Le Parlement rapidement dissous

La liesse suscitée par la chute de Cheikh Hasina a cédé la place à une nouvelle vague de violences dans la nuit. Pendant la journée, il y a un débat sur un nouveau départ politique.

BERLIN | Le président du Bangladesh, Mohammad Shahabuddin, a dissous le Parlement mardi. Lui et le chef de l’armée Waker-uz-Zamam l’avaient déjà annoncé la veille, après la démission du Premier ministre Sheikh Hasina face à des semaines de protestations.

Dans le parlement dissous, 224 des 300 sièges appartenaient à la Ligue Awami de Hasina. Celui-ci a manipulé le système électoral et obtenu cette large majorité en janvier 2024 malgré un boycott de l’opposition.

La dissolution du Parlement était également l’une des revendications ultimes des étudiants contre les discriminations (SAD). Ce mouvement étudiant a lancé en juin des manifestations initialement pacifiques contre le gouvernement, qui se sont transformées en un vaste mouvement d’opposition et ont soudainement conduit à la fuite de Hasina vers l’Inde lundi après plus de 300 morts.

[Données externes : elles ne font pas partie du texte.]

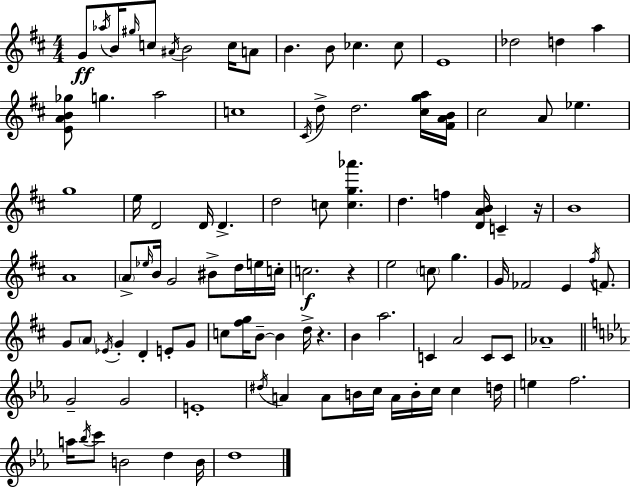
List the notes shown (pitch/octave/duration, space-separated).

G4/e Ab5/s B4/s G#5/s C5/e A#4/s B4/h C5/s A4/e B4/q. B4/e CES5/q. CES5/e E4/w Db5/h D5/q A5/q [E4,A4,B4,Gb5]/e G5/q. A5/h C5/w C#4/s D5/e D5/h. [C#5,G5,A5]/s [F#4,A4,B4]/s C#5/h A4/e Eb5/q. G5/w E5/s D4/h D4/s D4/q. D5/h C5/e [C5,G5,Ab6]/q. D5/q. F5/q [D4,A4,B4]/s C4/q R/s B4/w A4/w A4/e Eb5/s B4/s G4/h BIS4/e D5/s E5/s C5/s C5/h. R/q E5/h C5/e G5/q. G4/s FES4/h E4/q F#5/s F4/e. G4/e A4/e Eb4/s G4/q D4/q E4/e G4/e C5/e [F#5,G5]/s B4/e B4/q D5/s R/q. B4/q A5/h. C4/q A4/h C4/e C4/e Ab4/w G4/h G4/h E4/w D#5/s A4/q A4/e B4/s C5/s A4/s B4/s C5/s C5/q D5/s E5/q F5/h. A5/s Bb5/s C6/e B4/h D5/q B4/s D5/w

Le président Shahabuddin appartient également à la Ligue Awami et doit donc probablement sa position à Hasina. Et le chef de l’armée Zamam, en poste seulement depuis fin juin, est le mari d’une cousine d’Hasina.

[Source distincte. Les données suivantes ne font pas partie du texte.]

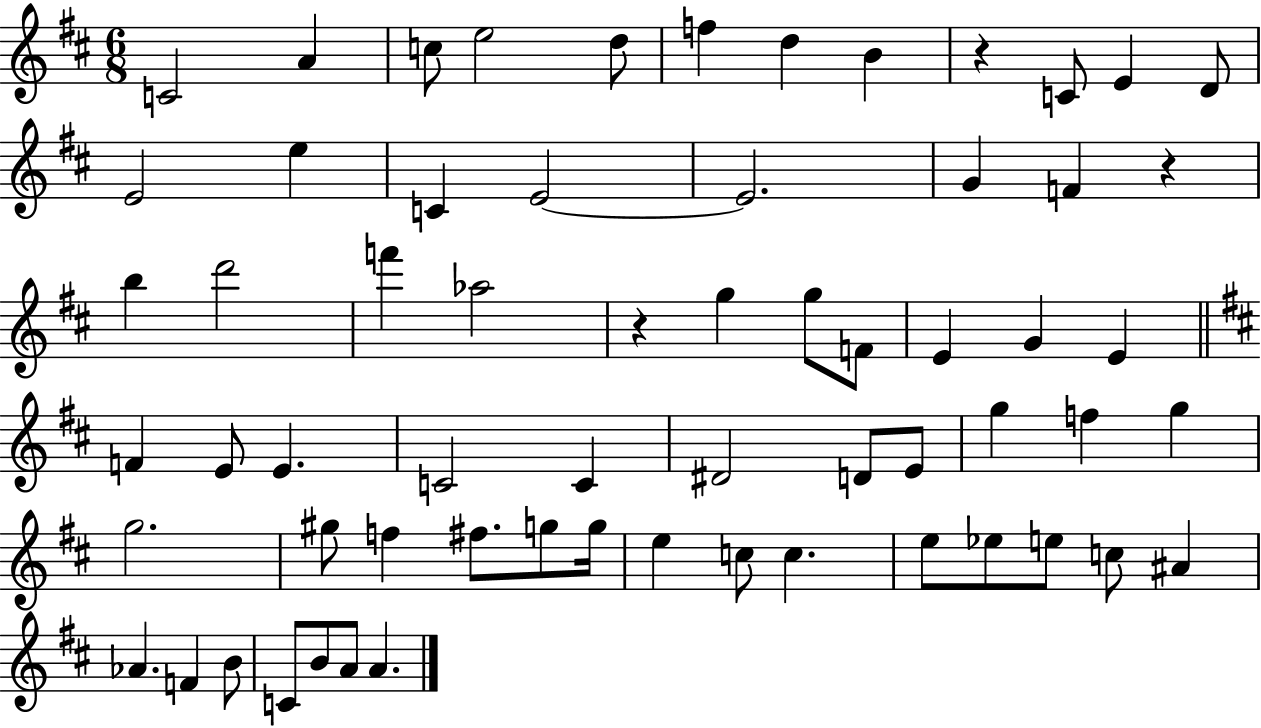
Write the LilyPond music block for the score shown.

{
  \clef treble
  \numericTimeSignature
  \time 6/8
  \key d \major
  c'2 a'4 | c''8 e''2 d''8 | f''4 d''4 b'4 | r4 c'8 e'4 d'8 | \break e'2 e''4 | c'4 e'2~~ | e'2. | g'4 f'4 r4 | \break b''4 d'''2 | f'''4 aes''2 | r4 g''4 g''8 f'8 | e'4 g'4 e'4 | \break \bar "||" \break \key b \minor f'4 e'8 e'4. | c'2 c'4 | dis'2 d'8 e'8 | g''4 f''4 g''4 | \break g''2. | gis''8 f''4 fis''8. g''8 g''16 | e''4 c''8 c''4. | e''8 ees''8 e''8 c''8 ais'4 | \break aes'4. f'4 b'8 | c'8 b'8 a'8 a'4. | \bar "|."
}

Le mouvement étudiant exige son mot à dire

Le SAD exige non seulement son mot à dire dans la formation du gouvernement de transition, mais aussi une participation directe à celui-ci. Ce gouvernement prévu, qui exclut la Ligue Awami, est censé rester en fonction jusqu’à de nouvelles élections.

Le SAD souhaite que le prix Nobel de la paix et fondateur de la banque de microcrédit Grameen, Muhammad Yunus, joue un rôle important dans la transition. Jusqu’en 2011, le système électoral du Bangladesh prévoyait toujours un gouvernement intérimaire impartial composé de technocrates avant chaque élection. Ce système a pris le pas sur Hasina.

Comme annoncé, l’ancien Premier ministre et rival politique de longue date de Hasina, Khaleda Zia, a été libéré par le Parti national conservateur du Bangladesh (BNP) après des années d’assignation à résidence. L’homme de 78 ans a d’abord été emprisonné, puis assigné à résidence en 2018 pour détournement de fonds présumé. Des représentants de l’armée et de plusieurs anciens partis d’opposition se sont mis d’accord lundi sur leur libération rapide.

Le BNP pourrait à nouveau jouer un rôle clé à l’avenir si le mouvement étudiant réformateur ne parvient pas à constituer sa propre force parlementaire. Le BNP a conclu des pactes avec des islamistes violents dans le passé et, par ailleurs, ses méthodes et sa corruption ne diffèrent guère de la Ligue Awami, aujourd’hui renversée.

Les manifestants arrêtés doivent être libérés

Les manifestants arrêtés au cours des manifestations, dont le nombre est estimé à 10 000, devraient également être libérés. Le chef de l’armée, Zamam, a même promis lundi d’enquêter sur chaque décès lié aux manifestations. Puisque la majorité des décès sont imputables à la police et à l’armée, cela constituera probablement un test de sa crédibilité.

Zamam a appelé à la fin des manifestations et de la violence. L’état d’urgence a également été levé mardi et la population a été invitée à retourner au travail. Dimanche, le gouvernement désormais renversé avait ordonné trois jours fériés supplémentaires.

Au lendemain de la fuite précipitée d’Hasina vers l’Inde, la situation restait calme au Bangladesh. Mais les choses étaient différentes mardi soir. Après que la nouvelle de l’évasion d’Hasina ait d’abord déclenché la liesse, des pillages et des actes de violence contre les partisans de la Ligue Awami et de ses symboles ont ensuite commencé.

Les statues du père d’Hasina, Cheikh Mujibur Rahman, héros de l’indépendance du Bangladesh vis-à-vis du Pakistan, ont également été renversées en signe de haine envers le culte de la personnalité qu’elle avait orchestré.

Au total au moins 430 morts dans les manifestations

Le nombre de décès cette seule nuit est estimé à environ 130. Cela signifie que le nombre total de morts résultant des manifestations et de leur répression s’élèvera probablement à au moins 430.

Le fait qu’Hasina ait été initialement acceptée en Inde a alimenté le sentiment anti-indien et les menaces contre les hindous dans le Bangladesh à majorité musulmane. Mais les musulmans se sont aussi positionnés de manière démonstrative devant les temples hindous pour les protéger.

Hasina est considérée comme favorable à l’Inde. Delhi craint que son rival chinois puisse gagner en influence à l’avenir. Pékin a pu accroître son influence au Népal, au Sri Lanka et aux Maldives ces dernières années.